Exercise data:
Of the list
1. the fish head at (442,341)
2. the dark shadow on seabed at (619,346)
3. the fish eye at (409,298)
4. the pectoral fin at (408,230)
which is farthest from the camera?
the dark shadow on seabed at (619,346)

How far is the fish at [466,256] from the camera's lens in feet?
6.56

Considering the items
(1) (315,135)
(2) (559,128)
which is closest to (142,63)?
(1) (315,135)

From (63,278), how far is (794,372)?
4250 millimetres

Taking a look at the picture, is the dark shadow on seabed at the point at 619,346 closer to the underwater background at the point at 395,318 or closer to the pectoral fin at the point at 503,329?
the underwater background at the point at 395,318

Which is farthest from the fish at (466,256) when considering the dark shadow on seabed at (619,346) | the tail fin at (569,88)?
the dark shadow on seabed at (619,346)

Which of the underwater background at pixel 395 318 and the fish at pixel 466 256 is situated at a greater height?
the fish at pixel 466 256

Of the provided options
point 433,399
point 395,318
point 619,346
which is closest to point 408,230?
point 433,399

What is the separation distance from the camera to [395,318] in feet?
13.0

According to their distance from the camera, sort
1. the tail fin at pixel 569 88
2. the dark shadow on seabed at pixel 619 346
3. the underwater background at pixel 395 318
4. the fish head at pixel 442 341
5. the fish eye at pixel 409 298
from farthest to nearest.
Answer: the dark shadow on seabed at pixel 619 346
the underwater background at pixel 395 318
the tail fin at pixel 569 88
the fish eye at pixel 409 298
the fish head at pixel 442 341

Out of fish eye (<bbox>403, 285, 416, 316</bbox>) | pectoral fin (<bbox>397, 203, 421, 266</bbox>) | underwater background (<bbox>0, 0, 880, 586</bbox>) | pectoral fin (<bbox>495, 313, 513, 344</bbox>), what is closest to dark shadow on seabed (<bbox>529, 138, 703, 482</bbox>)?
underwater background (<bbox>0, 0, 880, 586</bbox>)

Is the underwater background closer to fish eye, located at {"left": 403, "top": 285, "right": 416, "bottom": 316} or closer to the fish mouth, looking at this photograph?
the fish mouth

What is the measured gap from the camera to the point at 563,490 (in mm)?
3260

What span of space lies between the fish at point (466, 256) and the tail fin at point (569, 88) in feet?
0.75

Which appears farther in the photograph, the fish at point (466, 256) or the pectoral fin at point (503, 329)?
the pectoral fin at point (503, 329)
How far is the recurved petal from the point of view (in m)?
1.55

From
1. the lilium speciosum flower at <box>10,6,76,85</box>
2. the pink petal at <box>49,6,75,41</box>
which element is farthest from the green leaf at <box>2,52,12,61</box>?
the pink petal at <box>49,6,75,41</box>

Task to complete:
Could you write out, word for word, the lines of the records from the one containing "Is the underwater" through the end of the records?

Solution below:
Is the underwater background closer to fish eye, located at {"left": 403, "top": 285, "right": 416, "bottom": 316} or closer to the fish mouth, looking at this photograph?
the fish mouth

What is the measured gap from the camera to the point at 563,490 (in mm)?
3260

What span of space lies between the fish at point (466, 256) and the tail fin at point (569, 88) in feet?
0.75

Which appears farther in the photograph, the fish at point (466, 256) or the pectoral fin at point (503, 329)?
the pectoral fin at point (503, 329)
How far is the recurved petal from the point of view (in m)?
1.55

From
1. the lilium speciosum flower at <box>10,6,76,85</box>
2. the pink petal at <box>49,6,75,41</box>
which element is farthest from the green leaf at <box>2,52,12,61</box>?
the pink petal at <box>49,6,75,41</box>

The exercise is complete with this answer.